Work to complete -> Exactly repeat the line that contains "What distance from the camera is", then every line after it up to and including the final line.

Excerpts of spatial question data
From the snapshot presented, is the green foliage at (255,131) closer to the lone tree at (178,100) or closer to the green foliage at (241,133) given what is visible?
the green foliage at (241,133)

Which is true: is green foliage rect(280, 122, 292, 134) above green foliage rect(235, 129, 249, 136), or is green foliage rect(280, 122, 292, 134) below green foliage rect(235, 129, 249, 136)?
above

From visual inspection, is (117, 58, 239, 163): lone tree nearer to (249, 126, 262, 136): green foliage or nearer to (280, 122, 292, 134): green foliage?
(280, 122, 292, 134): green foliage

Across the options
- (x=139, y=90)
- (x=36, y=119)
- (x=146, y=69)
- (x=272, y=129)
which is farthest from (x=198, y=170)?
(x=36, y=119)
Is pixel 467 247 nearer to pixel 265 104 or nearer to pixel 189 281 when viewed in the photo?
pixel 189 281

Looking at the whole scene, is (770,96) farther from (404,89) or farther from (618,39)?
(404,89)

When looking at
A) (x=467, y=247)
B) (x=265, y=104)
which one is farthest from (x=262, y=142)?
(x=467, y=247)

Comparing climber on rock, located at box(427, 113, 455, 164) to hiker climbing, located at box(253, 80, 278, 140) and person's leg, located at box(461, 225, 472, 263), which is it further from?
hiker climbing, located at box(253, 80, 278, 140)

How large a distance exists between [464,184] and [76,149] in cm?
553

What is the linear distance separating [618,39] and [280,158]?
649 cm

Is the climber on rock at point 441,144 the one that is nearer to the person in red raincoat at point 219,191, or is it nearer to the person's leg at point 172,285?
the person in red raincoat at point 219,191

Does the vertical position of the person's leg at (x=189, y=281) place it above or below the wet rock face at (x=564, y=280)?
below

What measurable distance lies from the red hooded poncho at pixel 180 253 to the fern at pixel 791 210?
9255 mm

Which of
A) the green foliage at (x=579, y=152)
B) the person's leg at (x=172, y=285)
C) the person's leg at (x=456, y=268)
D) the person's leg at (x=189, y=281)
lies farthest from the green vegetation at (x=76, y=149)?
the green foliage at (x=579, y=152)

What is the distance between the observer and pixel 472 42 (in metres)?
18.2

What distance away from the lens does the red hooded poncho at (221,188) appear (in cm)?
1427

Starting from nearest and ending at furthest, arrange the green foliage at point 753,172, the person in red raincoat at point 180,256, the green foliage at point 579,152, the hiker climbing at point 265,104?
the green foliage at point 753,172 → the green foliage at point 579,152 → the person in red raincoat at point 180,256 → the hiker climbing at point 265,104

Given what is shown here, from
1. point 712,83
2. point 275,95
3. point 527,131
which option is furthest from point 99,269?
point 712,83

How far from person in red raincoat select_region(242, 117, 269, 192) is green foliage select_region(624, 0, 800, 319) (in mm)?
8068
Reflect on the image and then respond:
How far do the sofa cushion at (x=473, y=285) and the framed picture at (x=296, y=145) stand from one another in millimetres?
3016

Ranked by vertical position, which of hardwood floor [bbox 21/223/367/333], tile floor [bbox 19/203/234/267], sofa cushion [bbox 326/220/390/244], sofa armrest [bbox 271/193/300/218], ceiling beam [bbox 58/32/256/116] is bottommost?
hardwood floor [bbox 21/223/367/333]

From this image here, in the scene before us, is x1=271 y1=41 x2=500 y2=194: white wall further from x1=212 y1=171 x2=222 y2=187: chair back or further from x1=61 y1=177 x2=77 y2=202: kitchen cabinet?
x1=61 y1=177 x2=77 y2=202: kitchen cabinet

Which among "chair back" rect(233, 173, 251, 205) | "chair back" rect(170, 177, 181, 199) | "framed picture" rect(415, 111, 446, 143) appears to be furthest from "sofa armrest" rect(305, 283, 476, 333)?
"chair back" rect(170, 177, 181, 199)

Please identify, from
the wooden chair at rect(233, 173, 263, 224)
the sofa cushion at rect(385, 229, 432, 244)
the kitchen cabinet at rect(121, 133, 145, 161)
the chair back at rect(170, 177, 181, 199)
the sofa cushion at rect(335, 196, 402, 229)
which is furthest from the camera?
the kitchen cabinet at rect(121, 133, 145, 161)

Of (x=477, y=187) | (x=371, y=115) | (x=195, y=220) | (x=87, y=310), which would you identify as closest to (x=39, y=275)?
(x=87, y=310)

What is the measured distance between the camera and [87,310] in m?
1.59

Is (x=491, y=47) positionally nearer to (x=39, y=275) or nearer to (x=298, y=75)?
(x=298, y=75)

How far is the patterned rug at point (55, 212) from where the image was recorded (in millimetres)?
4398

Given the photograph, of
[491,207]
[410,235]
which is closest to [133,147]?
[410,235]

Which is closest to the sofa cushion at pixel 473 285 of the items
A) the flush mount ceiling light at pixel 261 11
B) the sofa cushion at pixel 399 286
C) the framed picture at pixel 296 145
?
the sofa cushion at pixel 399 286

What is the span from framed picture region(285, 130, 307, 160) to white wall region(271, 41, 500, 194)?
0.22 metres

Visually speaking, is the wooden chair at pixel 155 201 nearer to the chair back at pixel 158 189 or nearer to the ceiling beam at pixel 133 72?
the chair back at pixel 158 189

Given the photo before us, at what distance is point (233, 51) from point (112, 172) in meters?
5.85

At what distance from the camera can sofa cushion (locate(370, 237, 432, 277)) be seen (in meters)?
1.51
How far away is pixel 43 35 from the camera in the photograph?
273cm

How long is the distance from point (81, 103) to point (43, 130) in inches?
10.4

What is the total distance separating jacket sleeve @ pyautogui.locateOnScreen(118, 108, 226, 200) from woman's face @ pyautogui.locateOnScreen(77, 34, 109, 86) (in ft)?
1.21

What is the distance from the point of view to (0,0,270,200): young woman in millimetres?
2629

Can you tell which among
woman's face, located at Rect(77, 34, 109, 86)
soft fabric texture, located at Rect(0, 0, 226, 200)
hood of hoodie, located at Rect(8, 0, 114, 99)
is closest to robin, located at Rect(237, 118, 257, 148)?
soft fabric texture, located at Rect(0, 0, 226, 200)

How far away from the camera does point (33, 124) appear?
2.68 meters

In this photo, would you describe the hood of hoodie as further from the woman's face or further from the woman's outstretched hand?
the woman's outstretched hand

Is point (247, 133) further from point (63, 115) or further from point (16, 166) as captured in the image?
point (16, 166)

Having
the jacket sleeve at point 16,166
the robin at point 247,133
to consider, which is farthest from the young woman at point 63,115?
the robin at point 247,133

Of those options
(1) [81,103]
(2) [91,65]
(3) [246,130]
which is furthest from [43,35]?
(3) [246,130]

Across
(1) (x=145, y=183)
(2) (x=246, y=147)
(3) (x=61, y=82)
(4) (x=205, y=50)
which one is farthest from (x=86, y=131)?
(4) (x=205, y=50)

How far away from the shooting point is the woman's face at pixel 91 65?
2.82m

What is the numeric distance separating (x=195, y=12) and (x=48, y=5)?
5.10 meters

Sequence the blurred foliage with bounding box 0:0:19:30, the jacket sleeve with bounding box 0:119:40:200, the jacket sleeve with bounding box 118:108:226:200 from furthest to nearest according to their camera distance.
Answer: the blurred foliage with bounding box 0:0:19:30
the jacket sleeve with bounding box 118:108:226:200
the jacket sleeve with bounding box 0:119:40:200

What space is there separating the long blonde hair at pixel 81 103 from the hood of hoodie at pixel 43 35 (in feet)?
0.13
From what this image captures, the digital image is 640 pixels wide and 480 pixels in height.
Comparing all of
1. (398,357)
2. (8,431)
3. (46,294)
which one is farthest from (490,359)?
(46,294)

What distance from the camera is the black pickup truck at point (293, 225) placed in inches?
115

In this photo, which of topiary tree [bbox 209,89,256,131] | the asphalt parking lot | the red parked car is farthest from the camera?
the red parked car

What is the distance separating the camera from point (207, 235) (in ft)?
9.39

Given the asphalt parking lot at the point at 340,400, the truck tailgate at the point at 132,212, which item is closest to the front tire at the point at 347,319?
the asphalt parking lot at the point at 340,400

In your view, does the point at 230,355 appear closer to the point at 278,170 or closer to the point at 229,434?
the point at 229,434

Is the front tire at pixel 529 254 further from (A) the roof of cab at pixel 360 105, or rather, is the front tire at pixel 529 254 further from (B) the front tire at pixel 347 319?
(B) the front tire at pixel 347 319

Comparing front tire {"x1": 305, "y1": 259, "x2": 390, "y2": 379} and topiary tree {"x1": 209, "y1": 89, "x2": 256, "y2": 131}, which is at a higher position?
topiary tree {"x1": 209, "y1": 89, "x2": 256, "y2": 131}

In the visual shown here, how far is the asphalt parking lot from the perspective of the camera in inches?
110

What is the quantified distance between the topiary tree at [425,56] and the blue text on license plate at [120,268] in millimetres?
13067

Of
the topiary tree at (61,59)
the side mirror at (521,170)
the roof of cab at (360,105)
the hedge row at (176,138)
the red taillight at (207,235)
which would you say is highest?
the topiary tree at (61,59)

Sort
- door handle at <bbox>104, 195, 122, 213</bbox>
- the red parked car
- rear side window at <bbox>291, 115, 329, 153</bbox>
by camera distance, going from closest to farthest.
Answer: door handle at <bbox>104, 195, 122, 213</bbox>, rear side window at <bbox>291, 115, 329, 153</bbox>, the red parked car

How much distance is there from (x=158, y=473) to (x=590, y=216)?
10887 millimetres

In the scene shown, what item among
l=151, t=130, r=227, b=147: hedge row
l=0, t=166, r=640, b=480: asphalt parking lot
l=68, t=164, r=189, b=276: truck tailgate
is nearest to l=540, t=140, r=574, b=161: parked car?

Answer for the task ->
What distance from the camera is the black pickup truck at point (293, 225) placed in inches?
115

In this photo, which of topiary tree [bbox 209,89,256,131] | the asphalt parking lot | the red parked car is farthest from the camera?
the red parked car

What is the distance separating the camera from point (207, 235) (in ft)?
9.39

Given the asphalt parking lot at the point at 340,400, the truck tailgate at the point at 132,212, which item is closest to the front tire at the point at 347,319?
the asphalt parking lot at the point at 340,400

In your view, does the point at 230,355 appear closer to the point at 278,170 or closer to the point at 229,434?
the point at 229,434

Is the front tire at pixel 529 254 further from (A) the roof of cab at pixel 360 105, or rather, is the front tire at pixel 529 254 further from (B) the front tire at pixel 347 319?
(B) the front tire at pixel 347 319

Comparing front tire {"x1": 305, "y1": 259, "x2": 390, "y2": 379} and topiary tree {"x1": 209, "y1": 89, "x2": 256, "y2": 131}, which is at a higher position?
topiary tree {"x1": 209, "y1": 89, "x2": 256, "y2": 131}

In the visual shown here, how far is the asphalt parking lot from the perspective of the camera in inches?
110

What is the quantified distance between the topiary tree at [425,56] and the blue text on license plate at [120,268] in millimetres?
13067

Of
the topiary tree at (61,59)
the side mirror at (521,170)
the roof of cab at (360,105)
the hedge row at (176,138)
the red taillight at (207,235)
which would you say is highest?
the topiary tree at (61,59)

Sort
- door handle at <bbox>104, 195, 122, 213</bbox>
- the red parked car
- rear side window at <bbox>291, 115, 329, 153</bbox>
by camera distance, going from closest to farthest.
Answer: door handle at <bbox>104, 195, 122, 213</bbox>, rear side window at <bbox>291, 115, 329, 153</bbox>, the red parked car

How much distance is there from (x=158, y=473) to (x=590, y=216)?
10887 millimetres

In the scene shown, what item among
l=151, t=130, r=227, b=147: hedge row
l=0, t=166, r=640, b=480: asphalt parking lot
l=68, t=164, r=189, b=276: truck tailgate
is nearest to l=540, t=140, r=574, b=161: parked car?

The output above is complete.